TEXT PASSAGE:
● ● ●
Performance Optimization

Terrain can be expensive if not optimized. Here’s how Traktor keeps it fast:

LOD reduces polygon count drastically at distance. Terrain that would be millions of triangles at full resolution might be only tens of thousands with LOD.

Frustum culling only renders terrain tiles visible from the camera. Off-screen terrain is skipped entirely.

Texture streaming loads high-res textures only for nearby terrain. Distant terrain uses lower-resolution textures.

Batch rendering combines terrain tiles into fewer draw calls, reducing CPU overhead.

Collision mesh simplification uses a coarser mesh for physics than for rendering. Visual detail doesn’t need to match collision detail.

Best Practices

Choose resolution based on size. For a 1km x 1km terrain, 1024x1024 provides good detail (about 1 meter per sample). For smaller, detailed areas, use higher resolution. For enormous landscapes, use lower resolution with detail maps.

Use LOD aggressively. Players don’t notice lower detail at distance, but they absolutely notice poor frame rates. Let distant terrain be simple.

Limit texture layers. Each additional layer adds shader complexity. 4-6 layers is typically enough. More starts impacting performance with diminishing visual returns.

Paint blending naturally. Abrupt transitions look artificial. Use large, soft brushes for gradual blending between materials.

Test at scale. Terrain that looks good in the editor might perform poorly in-game with full view distances. Profile on target hardware early.

Add variation with noise. Perfectly smooth terrain looks artificial. Add subtle noise for natural roughness.

Match collision to gameplay needs. Racing games might use very coarse collision for performance. Slow-paced exploration games might need finer collision for precise foot placement.

Common Patterns

Accessing Terrain Data (Read-Only)

-- Read terrain properties from Lua
import(traktor)

TerrainInfo = TerrainInfo or class("TerrainInfo", world.ScriptComponent)

function TerrainInfo:setup()
    local terrainComp = self.owner:getComponent(terrain.TerrainComponent)
    local terrainResource = terrainComp.terrain

    -- Get heightfield information
    local heightfield = terrainResource.heightfield
    log:info("Heightfield size: " .. tostring(heightfield.size))
    log:info("World extent: " .. tostring(heightfield.worldExtent))

    -- Get terrain configuration
    log:info("Patch count: " .. tostring(terrainComp.patchCount))
    log:info("Detail skip: " .. tostring(terrainResource.detailSkip))
    log:info("Patch dim: " .. tostring(terrainResource.patchDim))
end

Note: Procedural terrain generation is done in the editor or through custom C++ components, not via Lua scripting.

Snapping Objects to Terrain Using Physics Raycasting

-- Place objects on terrain surface using physics raycast
import(traktor)

TerrainPlacer = TerrainPlacer or class("TerrainPlacer", world.ScriptComponent)

function TerrainPlacer:placeObject(x, z)
    -- Get physics manager
    local physicsManager = self.owner.world:getComponent(physics.PhysicsManager)

    -- Raycast from above downward
    local rayStart = Vector4(x, 1000, z)  -- Start high above
    local rayDirection = Vector4(0, -1, 0)  -- Downward
    local maxLength = 2000  -- 2000 units downward

    -- Create query filter (include all groups)
● ● ●
SUPPLIED DATA:

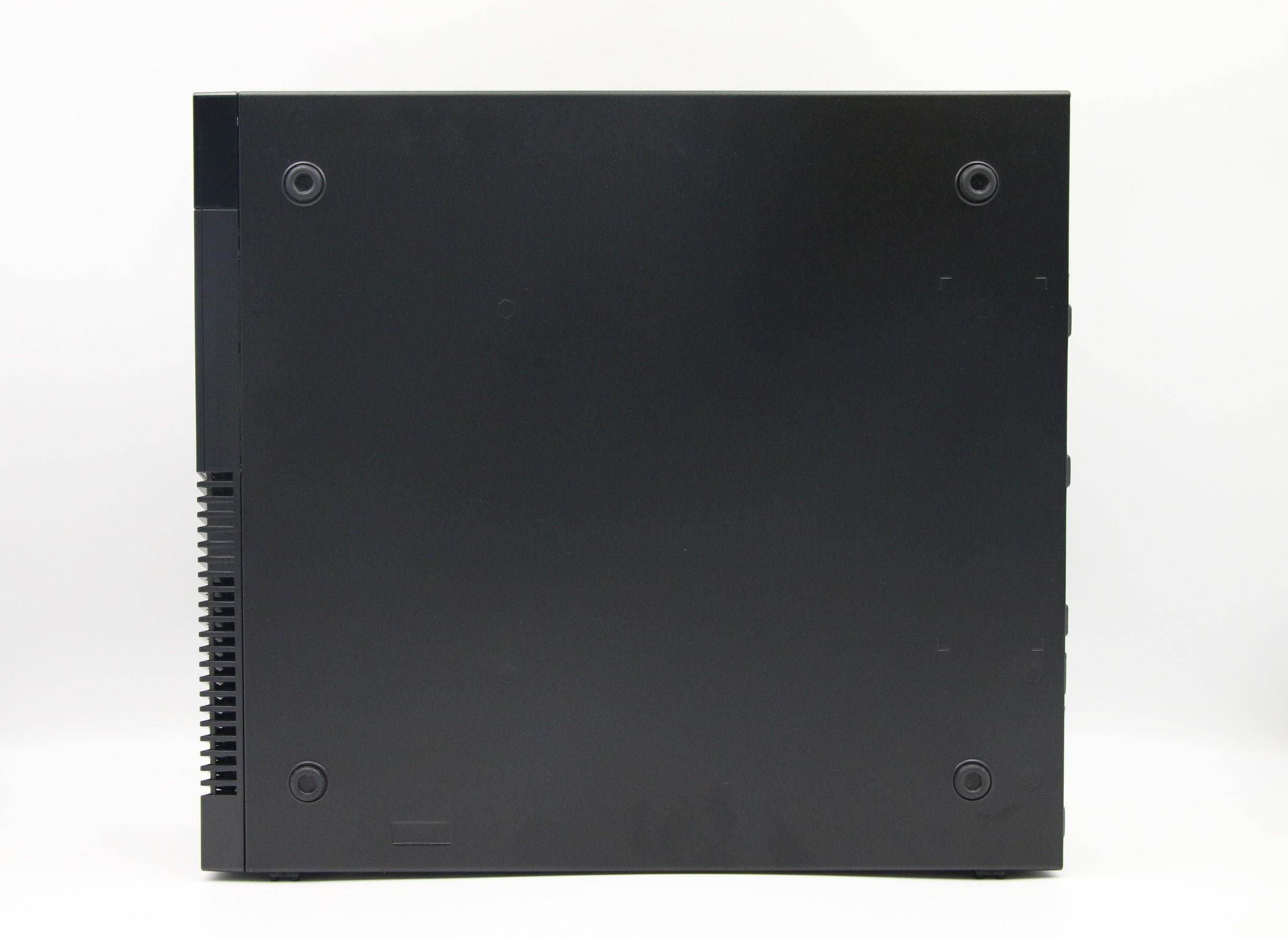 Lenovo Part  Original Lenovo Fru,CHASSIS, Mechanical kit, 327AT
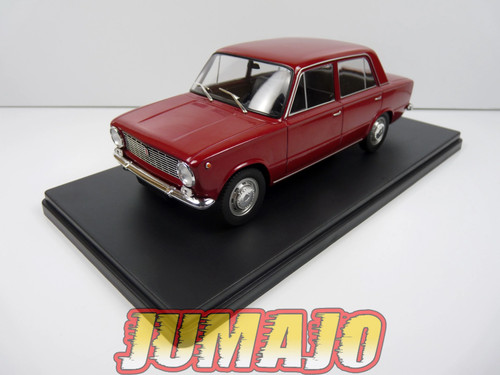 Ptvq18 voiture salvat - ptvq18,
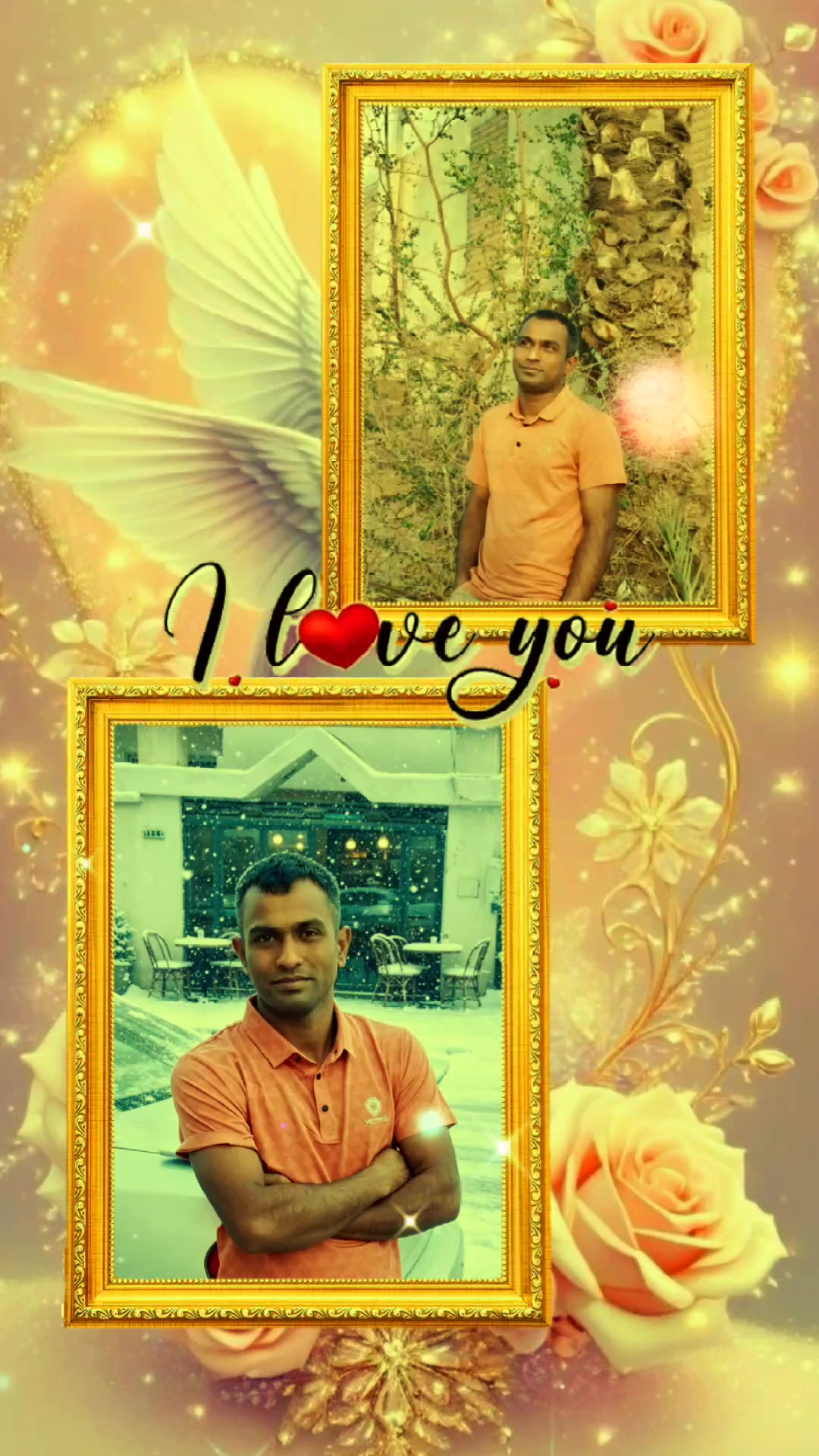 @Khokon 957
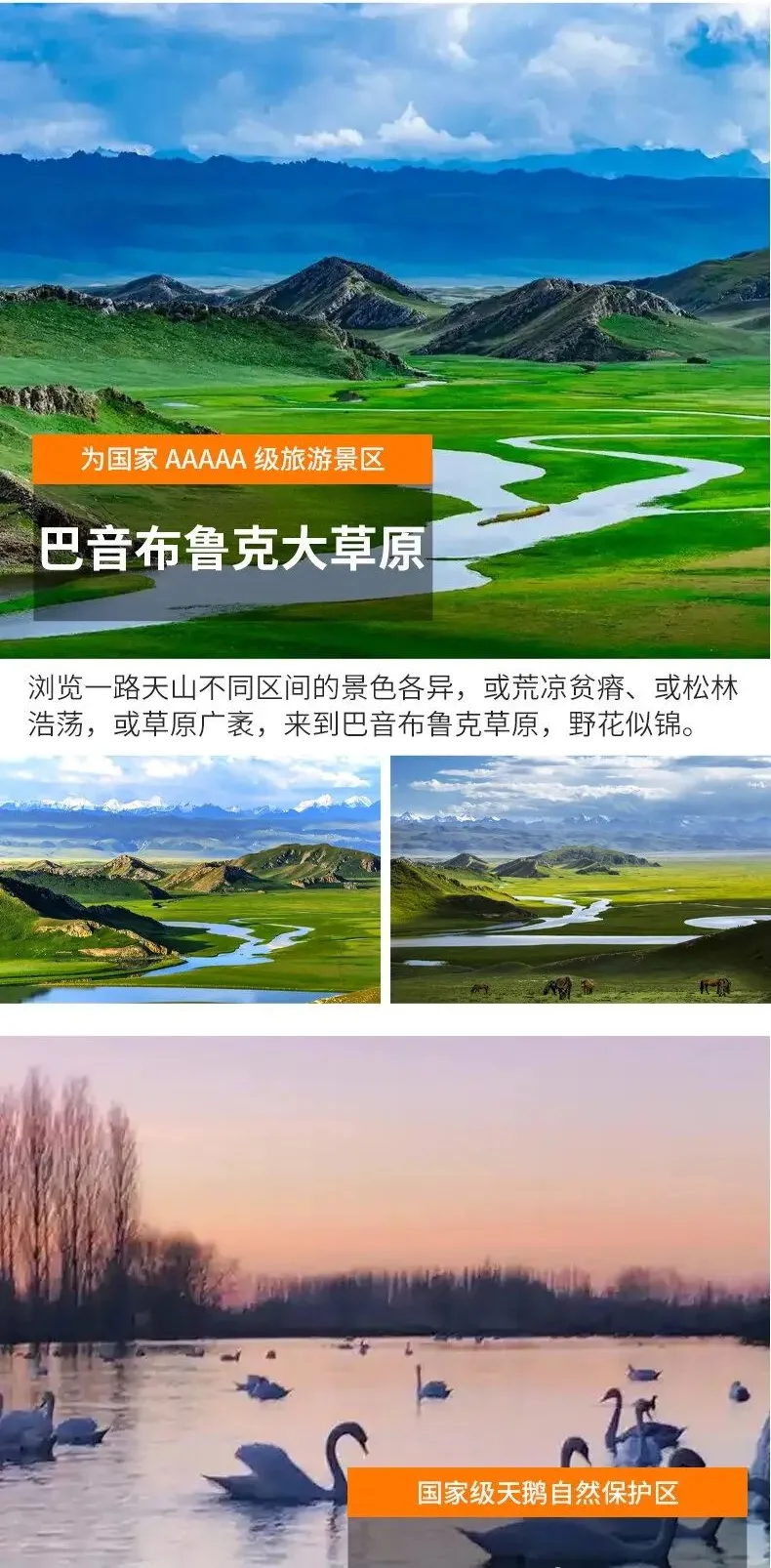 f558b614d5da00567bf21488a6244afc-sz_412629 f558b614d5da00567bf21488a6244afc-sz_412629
● ● ●
ACTIVITIES:
1/ Name every technique the terrain text lists under Performance Optimization for keeping terrain fast.
2/ From the terrain text, output the passage that opens with the words containing "local terrainResource = terrainComp.terrain" and closes with "via Lua scripting.".

TASK-BY-TASK RESULTS:
1/ LOD, frustum culling, texture streaming, batch rendering, and collision mesh simplification.

2/
local terrainResource = terrainComp.terrain

    -- Get heightfield information
    local heightfield = terrainResource.heightfield
    log:info("Heightfield size: " .. tostring(heightfield.size))
    log:info("World extent: " .. tostring(heightfield.worldExtent))

    -- Get terrain configuration
    log:info("Patch count: " .. tostring(terrainComp.patchCount))
    log:info("Detail skip: " .. tostring(terrainResource.detailSkip))
    log:info("Patch dim: " .. tostring(terrainResource.patchDim))
end

Note: Procedural terrain generation is done in the editor or through custom C++ components, not via Lua scripting.